El caso argentino en nuestros días.
El economista Milton Friedman en 1962 había publicado «Capitalismo y libertad», considerada desde entonces como la biblia de las ideas del “laissez- faire”: privatización de las empresas públicas, desregulación de la economía y recorte de los gastos sociales.
Milton consideraba que “sólo una crisis —real o percibida— da lugar a un cambio verdadero. Cuando esa crisis tiene lugar, las acciones que se llevan a cabo dependen de las ideas que flotan en el ambiente. Creo que esa ha de ser nuestra función básica: desarrollar alternativas a las políticas existentes, para mantenerlas vivas y activas hasta que lo políticamente imposible se vuelve políticamente inevitable”.

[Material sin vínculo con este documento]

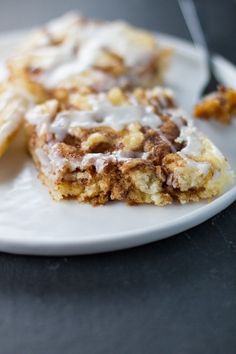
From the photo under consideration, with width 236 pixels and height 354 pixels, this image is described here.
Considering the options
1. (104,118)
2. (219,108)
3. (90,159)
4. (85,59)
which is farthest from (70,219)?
(85,59)

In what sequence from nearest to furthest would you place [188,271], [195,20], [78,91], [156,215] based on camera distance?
[188,271] → [156,215] → [78,91] → [195,20]

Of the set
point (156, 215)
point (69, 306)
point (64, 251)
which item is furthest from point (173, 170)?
point (69, 306)

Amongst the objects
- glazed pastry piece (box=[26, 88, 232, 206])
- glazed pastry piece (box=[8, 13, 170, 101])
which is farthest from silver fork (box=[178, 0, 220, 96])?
glazed pastry piece (box=[26, 88, 232, 206])

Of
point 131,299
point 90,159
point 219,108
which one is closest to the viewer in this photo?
point 131,299

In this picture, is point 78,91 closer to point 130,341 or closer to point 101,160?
point 101,160

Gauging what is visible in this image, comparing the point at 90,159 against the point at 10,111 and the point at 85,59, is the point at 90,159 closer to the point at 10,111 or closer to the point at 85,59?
the point at 10,111

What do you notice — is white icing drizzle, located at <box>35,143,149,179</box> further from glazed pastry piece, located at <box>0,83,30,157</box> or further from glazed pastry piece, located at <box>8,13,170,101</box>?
glazed pastry piece, located at <box>8,13,170,101</box>
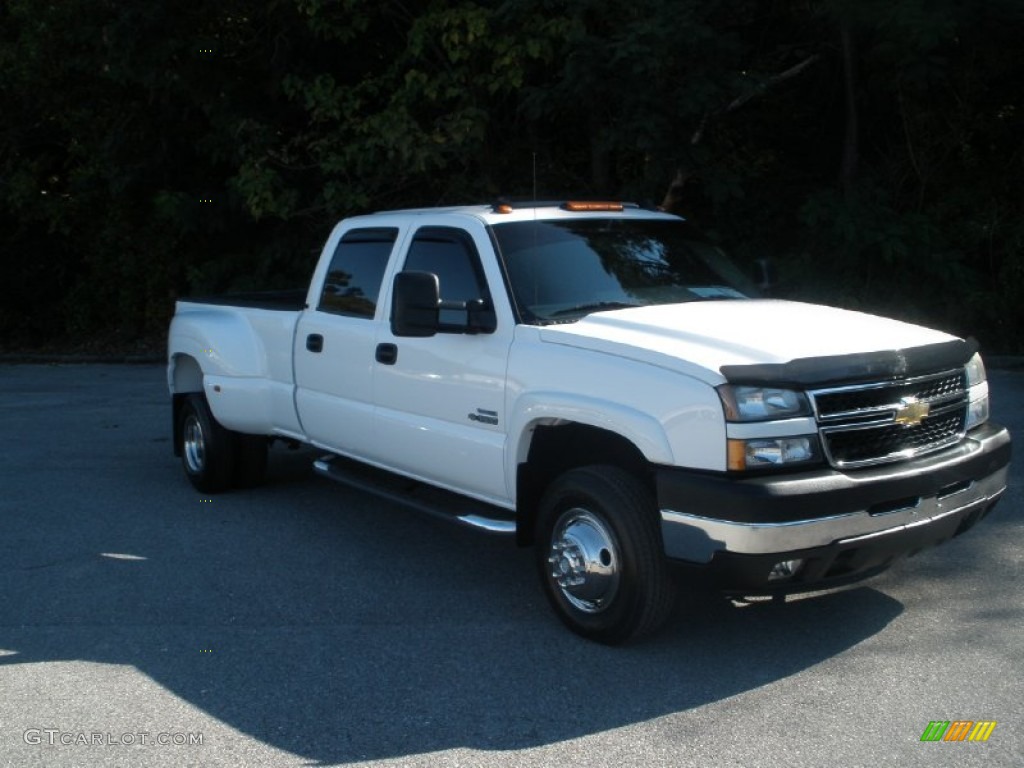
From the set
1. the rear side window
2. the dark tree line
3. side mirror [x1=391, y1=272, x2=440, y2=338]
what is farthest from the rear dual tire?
the dark tree line

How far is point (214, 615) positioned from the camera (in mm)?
6020

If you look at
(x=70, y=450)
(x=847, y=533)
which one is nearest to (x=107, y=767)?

En un artículo premonitorio publicado en 1984 bajo el título «Tyranny of Status Quo», afirmaba que debía actuarse con rapidez para imponer los cambios rápida e irreversiblemente, antes de que la sociedad afectada volviera a instalarse en la “tiranía del statu quo”. Estimaba que “una nueva administración disfruta de seis a nueve meses para poner en marcha cambios legislativos importantes; si no aprovecha la oportunidad de actuar durante ese período concreto, no volverá a disfrutar de ocasión igual”.